Decision prompts
Entry and exit alerts keep simulated agent decisions visible so you can review the thesis, context, and rule fit.
Send simulated decision alerts, daily summaries, and review prompts to Telegram so paper-trading work stays visible without turning notifications into trading signals.
The value of Telegram alerts is visibility. A paper-trading alert should tell you what the simulated agent recorded and what needs review. It should not pressure you into a live action. That boundary is important for SEO, product trust, and the actual workflow: alerts are evidence to inspect, not instructions to follow.
Entry and exit alerts keep simulated agent decisions visible so you can review the thesis, context, and rule fit.
Use summaries to spot frequency, drift, correlated exposure, and repeated behavior patterns before changing the paper-trading setup.
Telegram commands help pull context, stats, and review prompts when you are away from the terminal.
| Alert type | Purpose | How to read it |
|---|---|---|
| Entry alert | Marks a simulated paper entry and the rule context. | A review prompt, not an instruction to buy. |
| Exit alert | Captures simulated exit context and result. | A journal event, not a recommendation. |
| Daily summary | Groups paper decisions, behavior, and performance context. | A process review input. |
| Risk prompt | Highlights sizing, drawdown, or frequency conditions that need attention. | A reason to inspect the workflow before changing rules. |
| Context command | Pulls market and token context into the review loop. | Background information for your own rules. |
Alert: A simulated entry was recorded for a token already correlated with another open paper position.

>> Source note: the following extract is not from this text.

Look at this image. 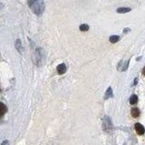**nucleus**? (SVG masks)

Review: Check whether the agent was allowed to add correlated exposure or whether the rules require waiting for the first position to exit.
Output: Tag the decision as rule-compliant, rule-violating, or ambiguous, then write the next review action.

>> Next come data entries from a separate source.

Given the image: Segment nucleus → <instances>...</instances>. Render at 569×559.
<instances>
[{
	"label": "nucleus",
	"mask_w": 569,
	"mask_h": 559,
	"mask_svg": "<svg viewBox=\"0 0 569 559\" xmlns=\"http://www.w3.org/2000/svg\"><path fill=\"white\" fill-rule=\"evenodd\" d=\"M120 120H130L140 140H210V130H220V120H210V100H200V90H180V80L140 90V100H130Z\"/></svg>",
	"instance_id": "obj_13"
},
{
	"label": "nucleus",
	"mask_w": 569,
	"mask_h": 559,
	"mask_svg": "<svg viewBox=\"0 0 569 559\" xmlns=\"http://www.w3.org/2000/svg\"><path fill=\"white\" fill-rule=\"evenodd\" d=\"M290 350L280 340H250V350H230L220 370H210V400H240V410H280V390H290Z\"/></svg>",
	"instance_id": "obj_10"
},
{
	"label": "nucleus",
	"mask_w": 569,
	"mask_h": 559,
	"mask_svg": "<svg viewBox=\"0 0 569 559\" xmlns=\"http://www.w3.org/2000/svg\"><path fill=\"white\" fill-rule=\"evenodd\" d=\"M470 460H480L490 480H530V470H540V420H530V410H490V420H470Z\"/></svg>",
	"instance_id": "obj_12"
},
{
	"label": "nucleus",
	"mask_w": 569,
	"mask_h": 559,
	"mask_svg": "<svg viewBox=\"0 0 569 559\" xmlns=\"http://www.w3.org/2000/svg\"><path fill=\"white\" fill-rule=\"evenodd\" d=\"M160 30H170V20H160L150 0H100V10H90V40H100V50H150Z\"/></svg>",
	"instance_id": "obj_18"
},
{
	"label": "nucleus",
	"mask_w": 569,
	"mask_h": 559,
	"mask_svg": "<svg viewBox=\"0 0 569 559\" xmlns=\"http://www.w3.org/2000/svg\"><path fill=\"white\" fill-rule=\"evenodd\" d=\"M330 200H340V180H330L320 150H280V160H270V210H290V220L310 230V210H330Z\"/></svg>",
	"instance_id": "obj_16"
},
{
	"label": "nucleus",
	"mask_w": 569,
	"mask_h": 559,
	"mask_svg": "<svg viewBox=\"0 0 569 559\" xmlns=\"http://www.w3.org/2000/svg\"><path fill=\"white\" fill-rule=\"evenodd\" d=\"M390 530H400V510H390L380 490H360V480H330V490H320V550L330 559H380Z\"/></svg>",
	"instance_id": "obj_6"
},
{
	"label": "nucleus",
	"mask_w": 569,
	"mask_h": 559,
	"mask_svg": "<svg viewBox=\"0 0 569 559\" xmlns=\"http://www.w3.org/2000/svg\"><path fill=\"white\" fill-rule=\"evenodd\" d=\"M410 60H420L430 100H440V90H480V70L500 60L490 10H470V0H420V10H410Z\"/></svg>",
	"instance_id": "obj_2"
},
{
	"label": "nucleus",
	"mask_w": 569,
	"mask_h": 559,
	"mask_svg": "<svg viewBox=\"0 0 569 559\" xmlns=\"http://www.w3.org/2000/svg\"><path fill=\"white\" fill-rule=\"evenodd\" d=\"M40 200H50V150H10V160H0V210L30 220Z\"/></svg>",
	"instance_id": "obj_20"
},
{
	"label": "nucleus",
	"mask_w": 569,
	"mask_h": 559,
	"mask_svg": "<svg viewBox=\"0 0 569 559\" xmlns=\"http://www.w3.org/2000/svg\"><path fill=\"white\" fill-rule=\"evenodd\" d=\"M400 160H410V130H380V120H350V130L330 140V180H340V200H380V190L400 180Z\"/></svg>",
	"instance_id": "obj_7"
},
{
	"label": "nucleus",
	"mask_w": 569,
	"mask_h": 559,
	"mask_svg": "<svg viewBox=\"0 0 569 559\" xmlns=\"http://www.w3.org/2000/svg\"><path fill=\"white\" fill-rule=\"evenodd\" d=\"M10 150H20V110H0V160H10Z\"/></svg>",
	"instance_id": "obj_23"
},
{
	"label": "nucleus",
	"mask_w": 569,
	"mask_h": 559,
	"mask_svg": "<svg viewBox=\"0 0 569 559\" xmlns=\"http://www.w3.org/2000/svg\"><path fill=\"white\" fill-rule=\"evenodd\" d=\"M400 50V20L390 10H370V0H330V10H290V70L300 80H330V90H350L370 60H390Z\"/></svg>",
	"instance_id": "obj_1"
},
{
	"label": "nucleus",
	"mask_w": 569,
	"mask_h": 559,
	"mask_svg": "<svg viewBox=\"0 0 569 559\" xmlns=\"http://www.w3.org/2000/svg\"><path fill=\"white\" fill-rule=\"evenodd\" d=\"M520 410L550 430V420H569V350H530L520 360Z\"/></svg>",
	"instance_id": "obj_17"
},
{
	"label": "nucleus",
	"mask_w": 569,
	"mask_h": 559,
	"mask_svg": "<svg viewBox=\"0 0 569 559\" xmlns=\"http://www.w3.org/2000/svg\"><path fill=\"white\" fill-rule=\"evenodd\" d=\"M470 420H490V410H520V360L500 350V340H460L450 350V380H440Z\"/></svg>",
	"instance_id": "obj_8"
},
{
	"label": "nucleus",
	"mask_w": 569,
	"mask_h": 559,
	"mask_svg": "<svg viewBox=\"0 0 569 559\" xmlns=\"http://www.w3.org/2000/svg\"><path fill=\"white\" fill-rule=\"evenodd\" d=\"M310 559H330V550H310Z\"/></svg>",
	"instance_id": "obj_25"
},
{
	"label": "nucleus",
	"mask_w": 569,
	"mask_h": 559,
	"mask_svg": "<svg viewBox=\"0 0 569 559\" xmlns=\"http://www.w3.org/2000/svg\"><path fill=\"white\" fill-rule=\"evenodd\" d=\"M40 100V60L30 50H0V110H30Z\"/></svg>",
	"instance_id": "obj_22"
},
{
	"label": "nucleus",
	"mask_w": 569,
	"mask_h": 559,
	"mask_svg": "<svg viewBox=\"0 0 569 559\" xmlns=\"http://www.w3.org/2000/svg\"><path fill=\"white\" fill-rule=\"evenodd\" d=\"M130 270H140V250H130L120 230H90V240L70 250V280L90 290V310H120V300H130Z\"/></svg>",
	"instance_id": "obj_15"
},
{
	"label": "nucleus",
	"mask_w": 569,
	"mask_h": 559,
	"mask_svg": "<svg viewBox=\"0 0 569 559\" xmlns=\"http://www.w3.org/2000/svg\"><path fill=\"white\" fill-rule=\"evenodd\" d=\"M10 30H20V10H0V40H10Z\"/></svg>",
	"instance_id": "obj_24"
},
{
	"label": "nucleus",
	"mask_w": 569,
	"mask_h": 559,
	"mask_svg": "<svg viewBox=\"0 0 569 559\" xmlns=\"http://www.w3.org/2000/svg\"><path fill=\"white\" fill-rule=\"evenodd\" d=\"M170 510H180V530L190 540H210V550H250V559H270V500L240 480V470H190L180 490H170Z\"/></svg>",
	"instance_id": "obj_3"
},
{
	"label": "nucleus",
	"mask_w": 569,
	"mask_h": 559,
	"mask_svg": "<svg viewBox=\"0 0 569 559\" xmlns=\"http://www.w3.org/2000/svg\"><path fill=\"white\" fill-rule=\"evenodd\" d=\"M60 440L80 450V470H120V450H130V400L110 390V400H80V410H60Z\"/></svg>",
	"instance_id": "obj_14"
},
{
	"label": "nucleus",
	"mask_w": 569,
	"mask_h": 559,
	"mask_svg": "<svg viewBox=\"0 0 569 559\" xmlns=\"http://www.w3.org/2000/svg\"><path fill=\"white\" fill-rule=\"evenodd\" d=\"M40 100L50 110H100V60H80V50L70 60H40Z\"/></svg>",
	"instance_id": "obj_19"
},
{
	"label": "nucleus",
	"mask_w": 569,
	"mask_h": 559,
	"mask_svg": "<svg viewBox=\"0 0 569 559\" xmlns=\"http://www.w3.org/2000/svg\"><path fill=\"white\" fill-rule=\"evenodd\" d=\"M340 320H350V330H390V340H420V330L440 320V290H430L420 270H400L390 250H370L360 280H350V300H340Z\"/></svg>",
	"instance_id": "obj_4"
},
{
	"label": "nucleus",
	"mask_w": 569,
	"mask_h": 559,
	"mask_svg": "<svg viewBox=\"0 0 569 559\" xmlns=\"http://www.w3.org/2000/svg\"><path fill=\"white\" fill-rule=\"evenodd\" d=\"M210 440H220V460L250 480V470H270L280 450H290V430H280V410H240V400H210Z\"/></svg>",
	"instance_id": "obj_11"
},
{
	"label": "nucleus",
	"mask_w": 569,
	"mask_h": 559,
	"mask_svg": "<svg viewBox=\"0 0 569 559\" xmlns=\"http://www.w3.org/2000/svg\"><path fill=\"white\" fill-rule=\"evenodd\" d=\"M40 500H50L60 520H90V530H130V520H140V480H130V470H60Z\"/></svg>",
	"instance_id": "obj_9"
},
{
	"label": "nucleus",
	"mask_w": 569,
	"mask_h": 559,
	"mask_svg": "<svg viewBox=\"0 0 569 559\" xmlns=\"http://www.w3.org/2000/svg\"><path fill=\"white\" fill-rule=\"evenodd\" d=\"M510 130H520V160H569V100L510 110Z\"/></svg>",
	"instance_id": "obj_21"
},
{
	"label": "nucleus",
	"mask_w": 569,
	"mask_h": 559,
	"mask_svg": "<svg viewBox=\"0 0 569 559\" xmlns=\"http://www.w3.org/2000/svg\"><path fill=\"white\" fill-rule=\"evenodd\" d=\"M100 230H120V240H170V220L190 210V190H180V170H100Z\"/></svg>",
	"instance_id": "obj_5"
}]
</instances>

Telegram is useful because it is immediate, but immediacy can also create bad habits. Keep alert channels focused on the few events that need review: simulated entries, simulated exits, daily summaries, and risk conditions that require inspection.
If every context update becomes an alert, the workflow can become noisy enough that important paper-trading decisions are ignored.
Route alerts by the work they create. Entry and exit alerts belong in the review channel. Daily summaries belong in a lower-urgency cadence. Context updates should be muted unless they change a written paper rule or explain a simulated decision already in the journal.
This keeps Telegram from becoming the trading system. The system is still the written workflow: agent rules, pre-trade notes, risk limits, post-trade review, and the feedback loop.
A good routing rule also names who is expected to react. If nobody will review an alert, the alert should probably become a daily summary item instead of an immediate notification.
For example, a simulated entry alert should send the reviewer to the checklist and journal. A daily summary should send them to behavior tags and drawdown review. A context update should usually wait unless it changes how an existing paper decision is interpreted.
Muting is not failure. It is a way to protect the review loop from noise so the important paper-trading events still receive attention.
When alerts are re-enabled, start with one category at a time and check whether the journal actually improves.
If the journal does not improve, the alert is only activity. Keep the paper workflow small enough that every notification has a clear review purpose.
No. Trading Boy alerts are workflow notifications and review prompts for simulated paper decisions. They are not buy or sell signals.
Review the thesis, risk, agent rule fit, and context. Then record the journal note or continue the paper-trading workflow without treating the alert as a live instruction.
Enable only the alerts that create useful review work, such as simulated entries, exits, risk prompts, and daily summaries. Too many alerts can weaken the review process.
Alerts are workflow notifications and review prompts, not buy or sell signals. Trading Boy does not execute live trades or provide financial advice.